In an answer to this post a user suggests, based on Chapter 3 of the book "The Elements of Statistical Learning" by Hastie et. al, the following means of choosing which interaction effects to include in a model:
- Trying out all possible subsets of variables and pick the one that gives a regression with the smallest Bayesian information criterion (BIC) value
- Forward or backward stepwise selection
In the comments associated with that answer, both of these approaches are described as being bad.
So, if we shouldn't use method 1) or 2) above, how exactly do we decide what variables/interactions to use in the model? I have seen 'domain knowledge' suggested in a few places, but this seems like a bit of a cop out. Domain matter knowledge is not going to help in the very common situation in which we have no pre-existing knowledge of whether a particular interaction effect is present in nature and we are relying on the information in the data itself.

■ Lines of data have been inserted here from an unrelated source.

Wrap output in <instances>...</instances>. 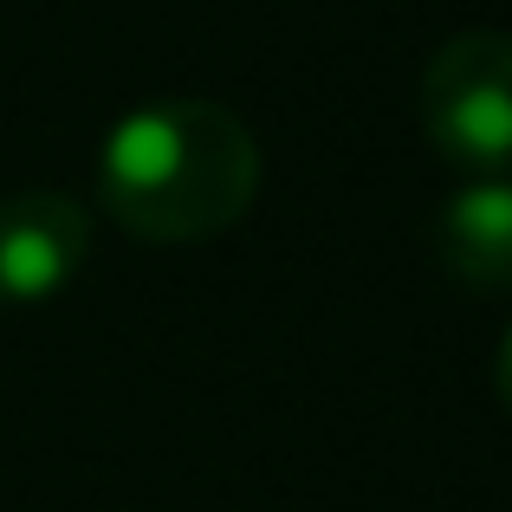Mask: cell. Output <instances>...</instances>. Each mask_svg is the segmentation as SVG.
<instances>
[{
    "instance_id": "obj_1",
    "label": "cell",
    "mask_w": 512,
    "mask_h": 512,
    "mask_svg": "<svg viewBox=\"0 0 512 512\" xmlns=\"http://www.w3.org/2000/svg\"><path fill=\"white\" fill-rule=\"evenodd\" d=\"M260 188V150L247 124L208 98H156L137 104L104 137L98 195L137 240L188 247L214 240L247 214Z\"/></svg>"
},
{
    "instance_id": "obj_2",
    "label": "cell",
    "mask_w": 512,
    "mask_h": 512,
    "mask_svg": "<svg viewBox=\"0 0 512 512\" xmlns=\"http://www.w3.org/2000/svg\"><path fill=\"white\" fill-rule=\"evenodd\" d=\"M428 143L467 175H512V33H461L422 78Z\"/></svg>"
},
{
    "instance_id": "obj_3",
    "label": "cell",
    "mask_w": 512,
    "mask_h": 512,
    "mask_svg": "<svg viewBox=\"0 0 512 512\" xmlns=\"http://www.w3.org/2000/svg\"><path fill=\"white\" fill-rule=\"evenodd\" d=\"M91 214L59 188L0 201V305H46L85 273Z\"/></svg>"
},
{
    "instance_id": "obj_4",
    "label": "cell",
    "mask_w": 512,
    "mask_h": 512,
    "mask_svg": "<svg viewBox=\"0 0 512 512\" xmlns=\"http://www.w3.org/2000/svg\"><path fill=\"white\" fill-rule=\"evenodd\" d=\"M441 260L480 292L512 286V175H474L441 208Z\"/></svg>"
},
{
    "instance_id": "obj_5",
    "label": "cell",
    "mask_w": 512,
    "mask_h": 512,
    "mask_svg": "<svg viewBox=\"0 0 512 512\" xmlns=\"http://www.w3.org/2000/svg\"><path fill=\"white\" fill-rule=\"evenodd\" d=\"M500 396H506V409H512V331L500 338Z\"/></svg>"
}]
</instances>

For the sake of example, suppose we have the predictors - age, gender, height, weight, experience, IQ - and the response variable salary. How do we decide what interaction effects to include/not include?
This example is probably the simplest possible scenario, as we understand all of these variables very well, and even still it is not clear how to decide which interactions to include or exclude. In other situations, we will be dealing with predictor variables for which we have no pre-existing intuition on whether interactions between them could affect the response variable.
So I am looking for a systematic method of choosing which interactions to include in a multiple regression model. How does an experienced statistician choose which interactions to include in the case when domain knowledge is not available or of no use?